There’s been some buzz in and out of the auto industry that the Consumer Electronics Show (CES) is stealing the thunder from Detroit. This year at least, the Motor City show didn’t disappoint, thanks to a tremendous push from various automakers in tech.
While automation was on everyone’s lips, the biggest movement is coming in electrification. Several automakers made big announcements in this area, joining a growing movement in the industry that’s already being pushed along by Toyota, Volkswagen, BMW, and GM. Strap in, because there’s a lot of exciting ground to cover here.
Blue Oval Goes In
Ford has a huge command in the auto industry. As one of the original Big Three, the Blue Oval has a big influence not only in North America, but also in Europe and Asia. That’s why the announcement that the automaker will invest $11 billion into electrification by 2022 is such a big deal.
That money isn’t just going into research. Ford will be putting rubber to the road with 40 hybrid or completely electric vehicles within four years. Yes, that number exceeds how many models Ford sells domestically, but it has a whole product portfolio internationally to electrify.
This announcement isn’t a complete surprise. New CEO Jim Hackett said in October the company would be shifting investments away from internal combustion engines, pouring that money into electrification instead.
Among the vehicles getting the electrified treatment will be the iconic Mustang and F-150. Sixteen of the 40 will be fully electric, with the others using various hybrid systems. A mysterious new performance battery-electric vehicle called the Mach 1 is coming in 2020, but Ford wouldn’t give any more info about it. The Mach 1 name has been used for the Mustang lineup since 1969, so this move probably wasn’t taken lightly.
Oh yes, Mercedes-AMG used Detroit to make a big electrification announcement of its own. It will be launching hybrid versions of every Mercedes-AMG 53 Series model, because that’s about the only way to make them more insanely quick.
The new 48-volt hybrid assist pairs up with the turbocharged 3.0-liter straight-six engine. Total system output is impressive at 457 horsepower.
This move will also push the Germans further toward complete electrification.
Ram joined the electrification party, announcing the 2019 Ram 1500s with the 3.6-liter Pentastar V-6 or 5.7-liter Hemi V-8 will use a new eTorque mild hybrid system. That means a belt-driven motor generator, plus a 48-volt battery pack can jump in to add torque as needed, smooth out the start/stop system, and recapture energy from braking.
Since it’s a truck, extra torque is always helpful. With the V-6 engine, the system adds as much as 90 lb.-ft. of torque. With the Hemi, that figure jumps to 130 lb.-ft. That means the truck can handle a max 2,300 pounds in the payload and tow up to 12,750 pounds. Impressive, to say the least.
This will introduce hybrid tech to a segment of the market where it’s been glaringly absent.

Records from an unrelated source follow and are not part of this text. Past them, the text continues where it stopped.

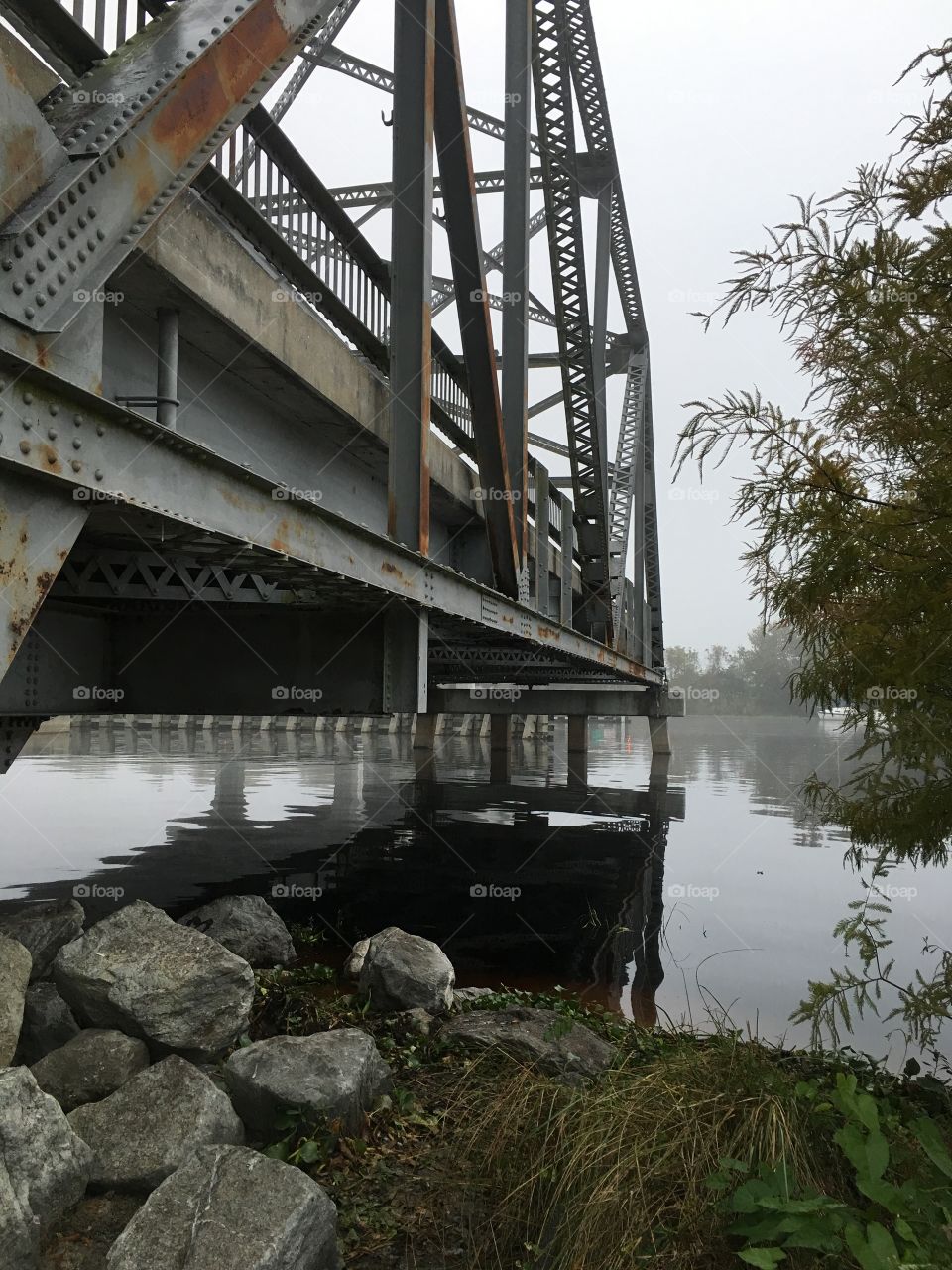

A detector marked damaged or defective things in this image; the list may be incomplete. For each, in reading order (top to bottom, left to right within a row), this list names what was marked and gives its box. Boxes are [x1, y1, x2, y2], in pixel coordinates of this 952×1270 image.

rusted metal plate [0, 472, 88, 675]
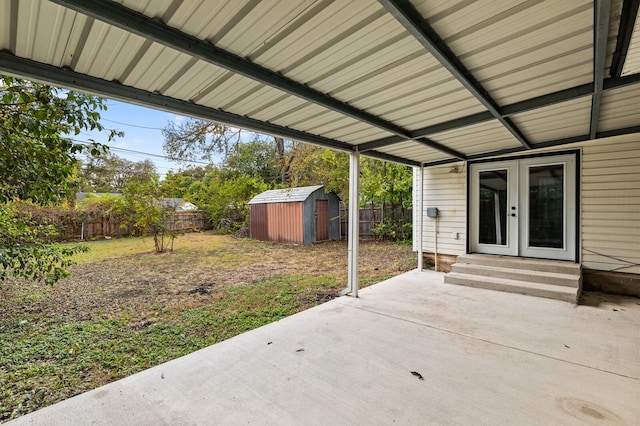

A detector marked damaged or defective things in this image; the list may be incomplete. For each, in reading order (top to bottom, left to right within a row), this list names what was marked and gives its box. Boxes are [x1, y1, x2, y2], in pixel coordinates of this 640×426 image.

rusty metal shed [249, 185, 340, 245]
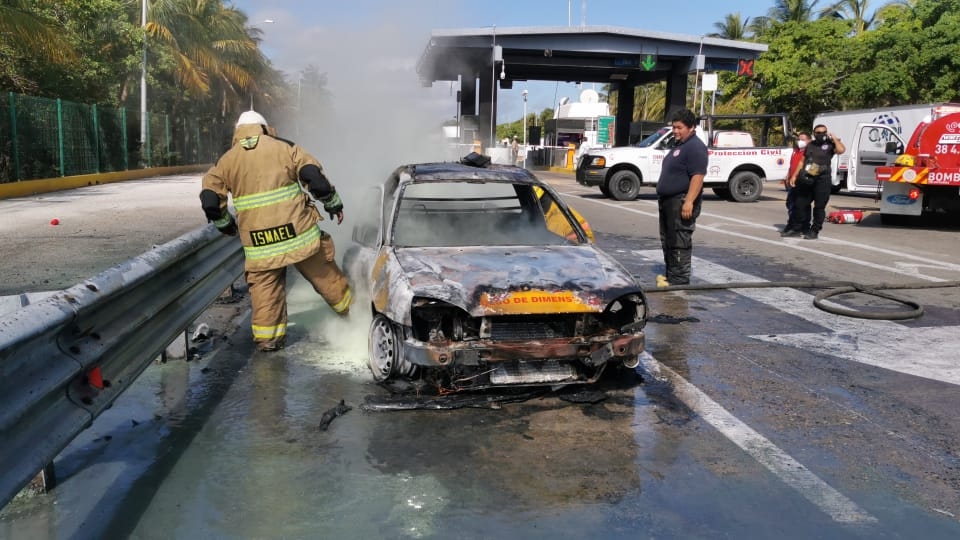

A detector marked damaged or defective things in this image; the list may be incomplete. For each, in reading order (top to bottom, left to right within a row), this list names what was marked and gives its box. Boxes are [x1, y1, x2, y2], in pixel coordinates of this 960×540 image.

burned car [342, 154, 648, 390]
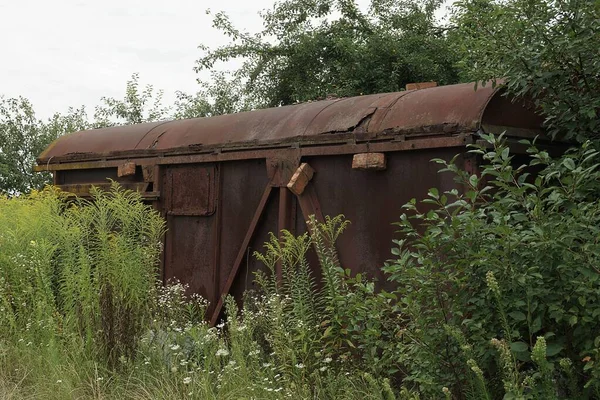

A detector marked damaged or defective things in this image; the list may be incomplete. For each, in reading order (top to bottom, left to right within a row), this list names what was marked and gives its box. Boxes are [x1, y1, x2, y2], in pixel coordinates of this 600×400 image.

rusty metal trailer [36, 83, 544, 324]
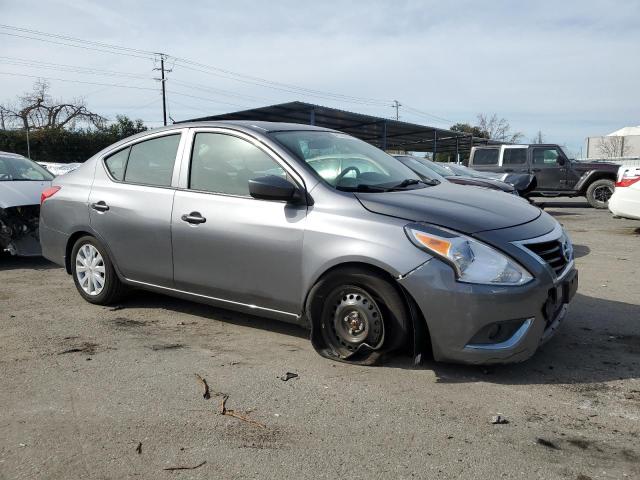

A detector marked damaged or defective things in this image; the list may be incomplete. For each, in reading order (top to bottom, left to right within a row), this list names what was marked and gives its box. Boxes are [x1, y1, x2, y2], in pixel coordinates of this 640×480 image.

damaged white car [0, 152, 53, 256]
cracked asphalt [0, 197, 636, 478]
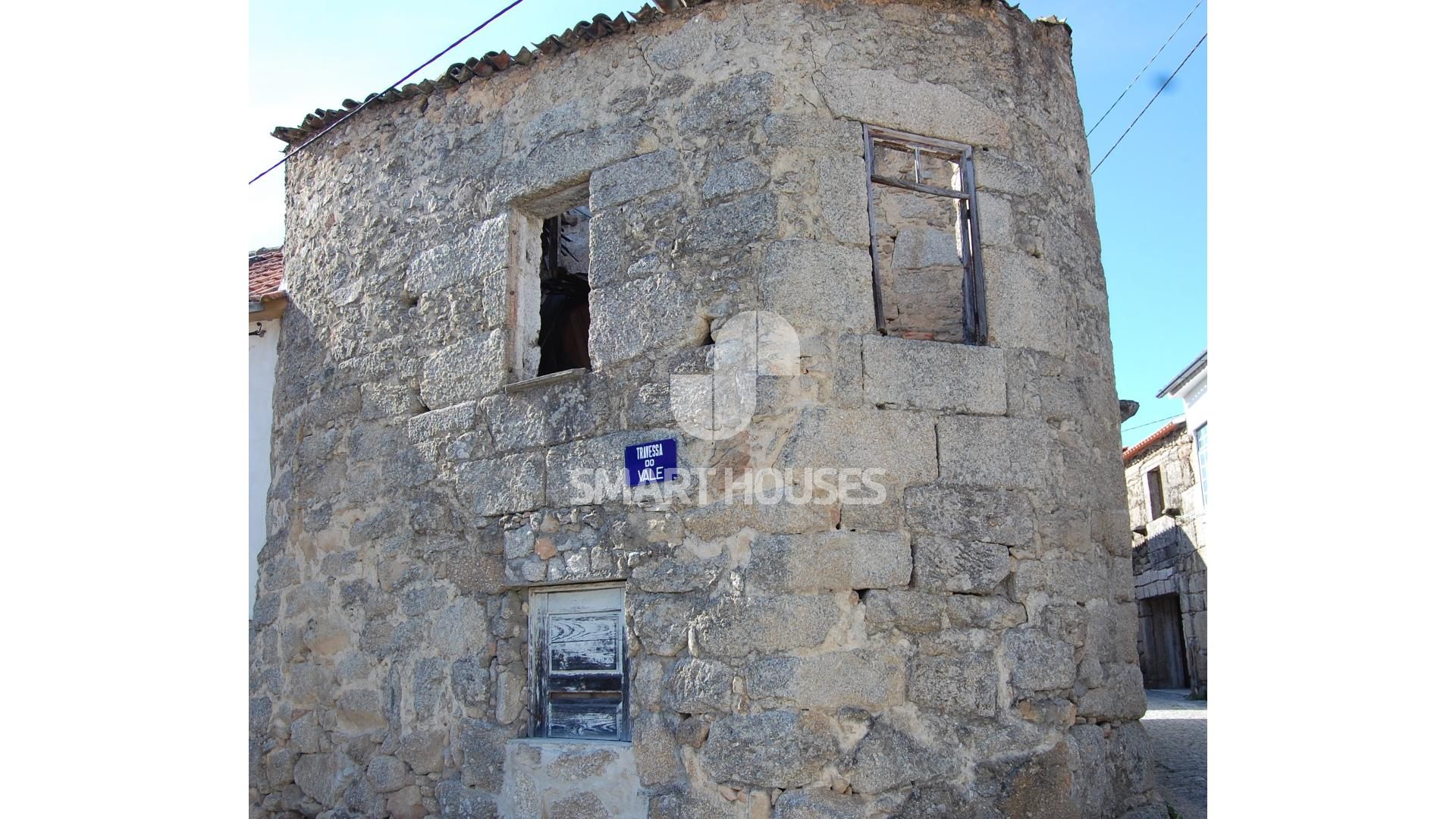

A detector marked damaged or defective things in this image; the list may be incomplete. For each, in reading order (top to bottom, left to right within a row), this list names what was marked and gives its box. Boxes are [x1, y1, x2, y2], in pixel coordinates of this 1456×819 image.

broken window [513, 189, 592, 384]
broken window [861, 126, 989, 346]
broken window [1141, 467, 1165, 519]
broken window [531, 582, 628, 743]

Hyundai made a big announcement during the same week, but not in Detroit. It pledged to invest $22 billion in five years, with electrification high on the list of where that money is going.
We don’t know exactly how that will play out. Hyundai and Kia have both produced a few hybrid and fully-electric models, but it sounds like the number will increase dramatically.
Infiniti of Possibilities
Nissan’s luxury arm, Infiniti, will push electrification big in the near future. All new models launched starting in 2021 will be hybrids or fully electric, except for large SUVs. The hybrids will use an e-Power setup, which is like the Chevy Volt’s. The car moves under the power of an electric motor, but a gasoline engine works as a power generator to replenish the battery as needed.
No doubt, this push will be seen in the Nissan, Renault, and Mitsubishi lineups before too long. Considering Renault-Nissan is one of the biggest automotive organizations in the world, this will have a huge effect.
The Prancing Pony
Finally, the Italian stallion, Ferrari itself, is saying it will make moves toward electrification. Funny enough, with the LaFerrari, the company showed that hybrid tech doesn’t have to be used on boring cars, but then it cooled on using it further.
The plan, says company chairman Sergio Marchionne, is to make a fully-electric supercar. Before then, Ferrari will make several hybrid models. He dropped that bomb in Detroit to Bloomberg, and purists aren’t happy. But, change is exactly what’s happening in the auto industry, no matter who tries to stand in the way. The best thing to do is adapt and move with the trend.
If you think automakers are moving like a fire’s been lit under them, you’re right. No, it’s not Tesla turning up the heat, despite media coverage trying to make it seem so. Instead, it’s the fact that China, France, India, and the UK have all put a deadline on ending the sale of internal combustion engines.